Senaryonun diğer yarısına katkıda bulunan filmin yönetmeni Kazuhiko Hasegawa ise eğitimini Japon sinemasının büyük ustalarından Shoei Imamura’dan almış (ki Takashi Miike kendisinin sınıf arkadaşı olur), o dönem sektörü içine alan furyadan ötürü ister istemez dahil olduğu şekilde 1970’lerin ilk yarısından Nikkatsu’nun “romanporno” filmlerinde yönetmen olarak yeralmış ve ardından Nikkatsu’dan ayrıldıktan sonraki ilk iş olarak Japon toplumunda hızla yükselen suç oranına dikkat çeken Young Killer filmiyle dikkat çekmiş. Hasegawa, ikinci uzun metraj filmi olan The Man Who Stole The Sun filmiyle Blue Ribbon ödüllerinde En İyi Yönetmen seçilip hatırı sayılır bir gişe başarısı elde etmesine rağmen bu filmle yönetmenliği bıraktı ve 1982’de kendisi gibi sektöre mesafeli durmaya karar vermiş yönetmenlerce kurulan yapım şirketi Director’s Company ile hiçbiri 35 yaşını geçmemiş olan genç yönetmenleri desteklemeye başladı.

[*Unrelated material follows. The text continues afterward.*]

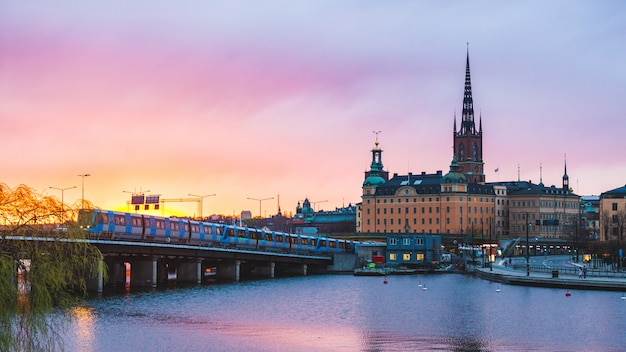 Stockholm vieille ville et métro au coucher du soleil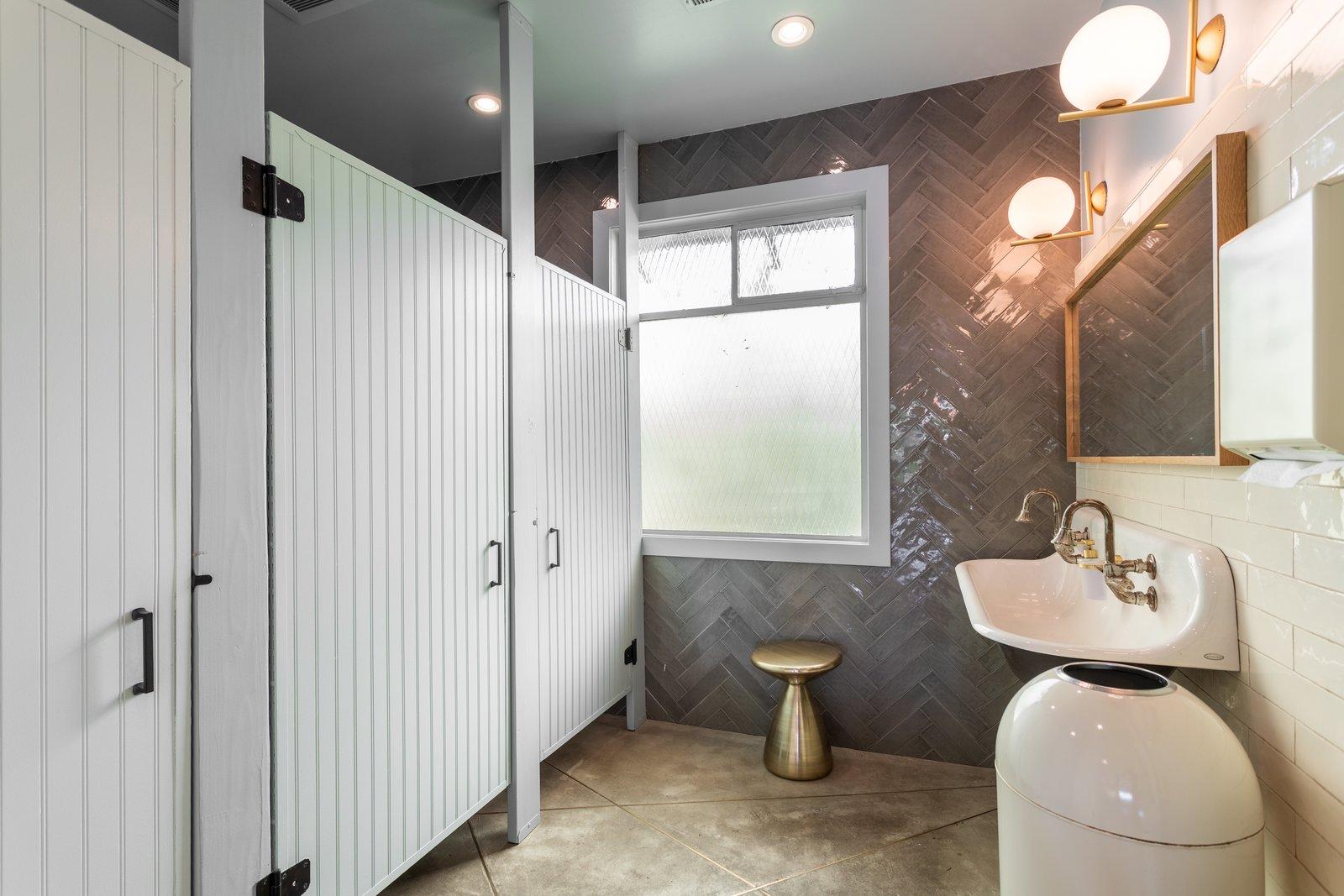 The Ruby Street bathroom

“Bubble Age” denen ekonomik altın çağın 90’ların başlarında gürültüyle çökmesinin sonuçlarından biri olarak Director’s Company 1992’de iflas etmiş ama geride Typhoon Club, House of Wedlock, Hall of Eternity gibi Japon sinemasının 80’lerdeki önemli sıradışı filmler bırakmıştır. Kazuhiko Hasegawa’nın nükleer patlamayı anne karnında yaşamış bir birey olarak II. Dünya Savaşı’nın nükleer travması üzerinden filmin elementlerini sunmaktaki başarısını tartışmaya gerek bile görmemekteyim.

prometheus-3

Filmin başarılı görselliğinin arkasındaki isim olan Tatsuo Suzuki ise Blues Brothers ya da French Connection’un yanına yazılabilecek denli yoğun ve uzun araç takibi sahnelerindeki başarısıyla dikkat çekerken farklı şekillerde filmin içerisinde apayrı bir gerçeklik yaratmayı de başarıyor. Öyle ki yardımcı yönetmen Kiyoshi Kurasawa fidyeyle ilgili sahnede paraların gerçek olduğunu düşünen vatandaşların ihbarıyla çatıya çıkan polislerce -bir süreliğine de olsa- gözaltına alınmıştır.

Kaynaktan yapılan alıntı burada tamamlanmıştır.